As Boris Johnson went into solitary confinement in his flat above No 11 Downing Street on Friday, having tested positive for Covid-19, a member of his staff noted how the atmosphere had quickly changed at the heart of power. It was not just the PM who had taken himself out of circulation in the preceding hours. “There are quite a lot of others not here now because they are self-isolating,” said the official. “Those who are, are just getting on with their jobs. The whole place has become very quiet.”

Downing Street is a huge rambling complex of corridors and offices in which staff can, in normal times, move fairly freely, running errands and attending meetings in small rooms in No 10, No 11 and the Cabinet Office. Until Thursday, the place had buzzed with activity, day and night. Many members of staff were exhausted, working 18-hour days, or more, at what had for weeks been the national nerve centre for coordinating responses to the pandemic. Some were sleeping in the building to avoid the risks of public transport and to save time.

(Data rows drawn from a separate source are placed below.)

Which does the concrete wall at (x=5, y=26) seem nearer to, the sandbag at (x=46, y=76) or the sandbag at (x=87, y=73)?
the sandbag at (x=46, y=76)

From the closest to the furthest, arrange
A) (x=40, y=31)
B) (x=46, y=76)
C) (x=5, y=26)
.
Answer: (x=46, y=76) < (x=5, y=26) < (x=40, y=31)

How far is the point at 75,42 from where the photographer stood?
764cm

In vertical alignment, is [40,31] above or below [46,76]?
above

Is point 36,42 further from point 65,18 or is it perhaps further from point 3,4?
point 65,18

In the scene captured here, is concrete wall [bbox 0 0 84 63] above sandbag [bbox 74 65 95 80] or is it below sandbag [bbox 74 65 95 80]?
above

Senior ministers including Michael Gove, the Cabinet Office minister, and Matt Hancock, the health secretary, were regularly in and out of formal meetings and more impromptu discussions with the PM, as were Patrick Vallance, the chief scientific adviser to the government, and Professor Chris Whitty, the chief medical officer. Until the middle of last week, meetings of Cobra, the emergency committee, were still taking place, mainly person to person, rather than remotely. But when Johnson tested positive, having developed a cough and temperature during Thursday afternoon – and it was later announced that Hancock had contracted the virus, too – such gatherings, and the free movement of people inside Downing Street, were halted.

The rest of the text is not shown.